Thursday, 23 June 2016

Good and bad

There are these horrible plastic patio chairs in the kitchen at work. They are the sort that the legs would splay out and you'd land on your arsenal, if you were too heavy for them. I've been close to that point a few times. I would sit down on them very gingerly and not move about too much. At those points in my weight, my hips are really too broad for the width of the chair, and you can see bits of me squeezed out the side. That's not the case at moment. I am becoming narrower of hip, so I can actually fit the width of the seat quite comfortably between the arms. There's a ways to go yet, but it's definitely getting there.

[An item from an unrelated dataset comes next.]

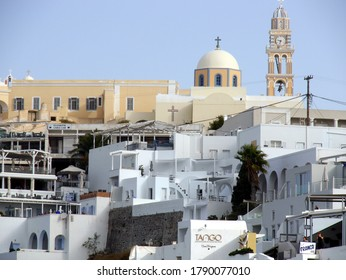 Fira, Santorini island/Greece - October 10 , 2019 :  Views of the historical part of Fira, Santorini island Greece. View of the traditional churches in the central part of the city.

Not good sneak peeks. Again with the impatience. I wish I could listen to my own advice and leave mid week weighing the Hell alone. Each day this week so far, I've weighed a good two pounds too heavy. *Sighs* Not good. So I've been a bit down about my chances of a loss this week. It doesn't matter how much I tell myself that I should prepare myself for a slow week because I've been so successful so far,the prospect of a gain or no loss still depresses the Hell out of me. Telling myself that I should be realistic doesn't make it so. Unfortunately. 

This just means that I should concentrate on the positive and remember that it's not all about the numbers on the scales. I'm getting healthier and smaller and that's what counts.